* Required tasks:
1. In the periodic table notes, turn the paragraph that begins "He put 49 elements" into a short list that keeps its main facts.
2. Copy word for word the part of the periodic table notes starting at "BUT, not all" and ending at "not quite right.".

* Selected extract:

▼

The Periodic Table

Notes

History of the Period Table

· The periodic table is a complex organization of the known elements.

· It was created in 1869 by a Russian man named Dmitri Mendeleev.

· There were earlier forms of the periodic table, though.

· One of the first people to classify elements by their properties was a German chemist named Johann Dobreiner.

· He found that several small groups of elements had similar characteristics.

· In his observations, most groups contained 3 elements, so he called them triads.

BUT, not all elements fit into these groups, so his theory was not accepted widely.

Newland’s Arrangement

· In 1866, an English chemist named John Newlands proposed a different system of classifying elements.

· He arranged the elements in order of increasing atomic mass.

· In his observations, he noted that every eighth element shared similar characteristics; he called his groups “octaves.”

· He put 49 elements in seven rows of seven elements each and called his classification system the law of octaves.

John Newland’s octave system was still not quite right.

Mendeleev’s Table of the Elements

· Three years later, in 1869, Dmitri Mendeleev proposed a classification system similar to Newland’s.

· Just like Newland, Mendeleev based his system on atomic masses of elements, but he didn’t promote the idea of “octaves” or that every eighth element shared properties.

▲

* Stored entries:

▼

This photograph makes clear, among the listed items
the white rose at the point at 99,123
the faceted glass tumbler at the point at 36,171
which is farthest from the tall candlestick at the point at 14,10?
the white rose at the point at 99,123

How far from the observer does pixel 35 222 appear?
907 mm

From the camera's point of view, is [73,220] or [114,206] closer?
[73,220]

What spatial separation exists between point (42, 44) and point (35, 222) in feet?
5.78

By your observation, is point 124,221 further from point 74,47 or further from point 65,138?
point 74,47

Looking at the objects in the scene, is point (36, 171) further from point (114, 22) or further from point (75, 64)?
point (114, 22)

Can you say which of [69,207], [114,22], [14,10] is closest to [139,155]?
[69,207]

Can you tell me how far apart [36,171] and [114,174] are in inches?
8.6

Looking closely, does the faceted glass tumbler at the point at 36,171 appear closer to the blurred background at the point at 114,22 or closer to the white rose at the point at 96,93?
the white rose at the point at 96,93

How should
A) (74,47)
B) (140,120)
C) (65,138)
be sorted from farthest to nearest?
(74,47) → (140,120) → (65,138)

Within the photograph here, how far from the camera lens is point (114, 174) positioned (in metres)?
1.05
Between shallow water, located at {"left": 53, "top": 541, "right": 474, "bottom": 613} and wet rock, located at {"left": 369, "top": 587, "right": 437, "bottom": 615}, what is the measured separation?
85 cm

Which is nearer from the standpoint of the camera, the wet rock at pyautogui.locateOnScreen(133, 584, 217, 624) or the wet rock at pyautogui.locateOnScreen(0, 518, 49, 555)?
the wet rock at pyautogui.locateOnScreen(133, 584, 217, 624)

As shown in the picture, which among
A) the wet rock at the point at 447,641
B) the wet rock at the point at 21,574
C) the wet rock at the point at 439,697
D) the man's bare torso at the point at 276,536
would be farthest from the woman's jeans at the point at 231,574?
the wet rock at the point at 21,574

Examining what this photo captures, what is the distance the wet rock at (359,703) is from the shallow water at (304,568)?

▲

* Answers for the tasks:
1.
- He placed 49 elements.
- He set them in seven rows of seven elements each.
- He called this classification system the law of octaves.

2.
BUT, not all elements fit into these groups, so his theory was not accepted widely.

Newland’s Arrangement

· In 1866, an English chemist named John Newlands proposed a different system of classifying elements.

· He arranged the elements in order of increasing atomic mass.

· In his observations, he noted that every eighth element shared similar characteristics; he called his groups “octaves.”

· He put 49 elements in seven rows of seven elements each and called his classification system the law of octaves.

John Newland’s octave system was still not quite right.